Cartão corporativo: Planalto ignora STF e 98% do gasto segue sigiloso
Decisão do Supremo para transparência das despesas com cartão corporativo não foi seguida pelo governo, que mantém despesas em segredo
atualizado
Compartilhar notícia
A maior parte dos gastos feitos pela Presidência da República com cartões corporativos desde a posse de Jair Bolsonaro (sem partido) segue sob sigilo. Com o Cartão de Pagamento do Governo Federal (CPGF), Bolsonaro e seu entorno gastaram, até o mês de setembro deste ano, R$ 49,3 milhões – e 98,7% (R$ 48,7 milhões) dessas despesas estão em segredo. Em novembro de 2019, os ministros do Supremo Tribunal Federal (STF) declararam ser inconstitucional artigo de lei de 1967, em plena ditadura militar, que assegurava confidencialidade dos gastos da Presidência da República, entre eles os relativos ao cartão corporativo.
Como, porém, o acórdão não deixou explícito o que deveria ser publicado e o que poderia eventualmente ser mantido em segredo, sob justificativas como possíveis danos à segurança do presidente da República, o Planalto tem aproveitado para deixar praticamente tudo sob o manto do sigilo.
A maior parte dos desembolsos contabilizados foi realizada pela Secretaria Especial de Administração da Presidência da República. Ligada à Secretaria-Geral, chefiada pelo general Luiz Eduardo Ramos, a unidade é responsável pela execução e supervisão das atividades administrativas da presidência.
O órgão foi responsável por 47% das despesas sigilosas efetuadas. A Agência Brasileira de Inteligência (Abin), que, devido à natureza de sua função, mantém a maior parte do seu dispêndio confidencial, com base na prerrogativa de garantia de segurança nacional, foi responsável por 42,5% do total.
Antes de assumir o mandato, Bolsonaro adotava um discurso contrário ao excesso de uso dos cartões corporativos, e chegou a acenar com o fim do mecanismo. Em 2019, após ter ultrapassado seus antecessores Michel Temer (MDB) e Dilma Rousseff (PT) no volume de dinheiro gasto via cartões, Bolsonaro chegou a afirmar que adotaria maior transparência com relação às aquisições realizadas.
Na época, o presidente afirmou em uma de suas lives semanais: “Vamos fazer uma matéria amanhã? Vou abrir o sigilo do meu cartão. Não precisa quebrar o sigilo. Vou abrir o sigilo do meu cartão. Pra tomarem conhecimento de quanto gastei de janeiro até o final de julho. Tá ok, imprensa?”. Até hoje, a medida não foi adotada por Bolsonaro.
Também chamado cartão corporativo, o CPGF foi desenvolvido, segundo o Tesouro Nacional, para facilitar o dia a dia da administração pública e dos servidores para pagamento de bens, serviços e despesas autorizadas que dispensem licitação. Ou seja, pode custear, por exemplo, compras de materiais e prestação de serviços e gastos eventuais, como com alimentação. Se sob sigilo, informações como o responsável pelo gasto, o destino do pagamento, o tipo e a data exata da transação ficam em segredo para a população.

____

• Instrução a
Imprima sem nenhuma alteração o trecho das linhas que começa na linha que contém "What is the measured" e segue até a última linha, com as duas extremidades incluídas.

• Conjunto de dados
____

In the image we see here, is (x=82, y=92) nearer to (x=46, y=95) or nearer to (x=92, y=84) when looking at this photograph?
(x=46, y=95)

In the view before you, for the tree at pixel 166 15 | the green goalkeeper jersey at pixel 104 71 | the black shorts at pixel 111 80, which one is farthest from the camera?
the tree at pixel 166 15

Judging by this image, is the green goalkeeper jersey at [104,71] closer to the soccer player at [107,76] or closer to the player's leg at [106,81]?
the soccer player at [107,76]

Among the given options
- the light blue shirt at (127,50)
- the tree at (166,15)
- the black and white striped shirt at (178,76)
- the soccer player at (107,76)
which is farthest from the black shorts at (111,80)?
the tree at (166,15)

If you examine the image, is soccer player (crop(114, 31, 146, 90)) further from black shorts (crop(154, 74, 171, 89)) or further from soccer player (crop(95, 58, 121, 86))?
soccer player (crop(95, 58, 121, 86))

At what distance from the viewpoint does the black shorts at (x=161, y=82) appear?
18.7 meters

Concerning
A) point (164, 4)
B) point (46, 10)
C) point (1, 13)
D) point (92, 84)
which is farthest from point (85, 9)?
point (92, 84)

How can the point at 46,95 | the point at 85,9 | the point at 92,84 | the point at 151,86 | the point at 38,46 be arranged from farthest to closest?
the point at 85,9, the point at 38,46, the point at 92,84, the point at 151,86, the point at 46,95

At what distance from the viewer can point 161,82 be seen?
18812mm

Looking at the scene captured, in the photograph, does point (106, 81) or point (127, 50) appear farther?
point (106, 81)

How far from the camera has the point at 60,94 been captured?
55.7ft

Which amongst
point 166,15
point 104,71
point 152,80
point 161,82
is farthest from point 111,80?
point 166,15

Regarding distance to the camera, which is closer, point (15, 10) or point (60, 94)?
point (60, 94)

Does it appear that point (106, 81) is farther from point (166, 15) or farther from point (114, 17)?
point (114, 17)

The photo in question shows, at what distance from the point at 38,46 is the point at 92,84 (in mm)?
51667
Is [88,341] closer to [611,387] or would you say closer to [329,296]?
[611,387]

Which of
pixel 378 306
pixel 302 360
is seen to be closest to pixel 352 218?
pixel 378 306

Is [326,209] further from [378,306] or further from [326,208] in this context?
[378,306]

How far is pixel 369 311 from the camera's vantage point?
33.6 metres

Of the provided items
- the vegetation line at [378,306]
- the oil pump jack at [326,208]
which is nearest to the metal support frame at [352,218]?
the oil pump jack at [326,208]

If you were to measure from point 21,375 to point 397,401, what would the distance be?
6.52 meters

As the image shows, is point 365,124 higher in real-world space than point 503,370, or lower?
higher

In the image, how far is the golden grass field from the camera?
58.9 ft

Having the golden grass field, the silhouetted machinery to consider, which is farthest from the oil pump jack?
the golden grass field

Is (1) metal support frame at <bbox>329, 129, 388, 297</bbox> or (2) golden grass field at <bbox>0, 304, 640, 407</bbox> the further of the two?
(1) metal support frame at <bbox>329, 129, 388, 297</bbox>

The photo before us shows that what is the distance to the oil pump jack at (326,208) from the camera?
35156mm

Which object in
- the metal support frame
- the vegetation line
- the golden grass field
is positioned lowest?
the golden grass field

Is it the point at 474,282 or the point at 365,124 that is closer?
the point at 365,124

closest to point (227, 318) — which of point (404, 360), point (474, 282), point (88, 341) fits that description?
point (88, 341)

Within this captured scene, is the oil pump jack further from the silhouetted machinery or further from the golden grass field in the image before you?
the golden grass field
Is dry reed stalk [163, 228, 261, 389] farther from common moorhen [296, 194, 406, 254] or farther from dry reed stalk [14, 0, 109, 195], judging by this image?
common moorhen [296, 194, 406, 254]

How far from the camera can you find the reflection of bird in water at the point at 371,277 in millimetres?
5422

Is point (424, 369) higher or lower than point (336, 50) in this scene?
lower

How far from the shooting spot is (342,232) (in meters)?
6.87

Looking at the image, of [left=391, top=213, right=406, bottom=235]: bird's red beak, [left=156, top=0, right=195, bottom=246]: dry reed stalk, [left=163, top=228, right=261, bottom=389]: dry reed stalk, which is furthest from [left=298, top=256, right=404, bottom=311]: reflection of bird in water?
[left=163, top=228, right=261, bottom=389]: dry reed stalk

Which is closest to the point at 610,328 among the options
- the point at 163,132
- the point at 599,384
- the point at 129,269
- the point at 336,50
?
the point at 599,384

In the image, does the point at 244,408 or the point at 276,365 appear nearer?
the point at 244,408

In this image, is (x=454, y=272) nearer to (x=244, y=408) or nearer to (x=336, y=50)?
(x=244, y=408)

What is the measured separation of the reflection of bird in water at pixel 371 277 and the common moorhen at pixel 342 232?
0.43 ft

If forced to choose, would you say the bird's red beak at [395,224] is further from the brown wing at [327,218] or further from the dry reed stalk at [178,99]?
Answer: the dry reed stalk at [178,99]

____

• Instrução b
Apresente uma cópia fiel do trecho do texto sobre o cartão corporativo que começa nas palavras "Antes de assumir" e termina em "às aquisições realizadas.".

• Resposta correta a
What is the measured separation of the reflection of bird in water at pixel 371 277 and the common moorhen at pixel 342 232?
0.43 ft

If forced to choose, would you say the bird's red beak at [395,224] is further from the brown wing at [327,218] or further from the dry reed stalk at [178,99]?
Answer: the dry reed stalk at [178,99]

• Resposta correta b
Antes de assumir o mandato, Bolsonaro adotava um discurso contrário ao excesso de uso dos cartões corporativos, e chegou a acenar com o fim do mecanismo. Em 2019, após ter ultrapassado seus antecessores Michel Temer (MDB) e Dilma Rousseff (PT) no volume de dinheiro gasto via cartões, Bolsonaro chegou a afirmar que adotaria maior transparência com relação às aquisições realizadas.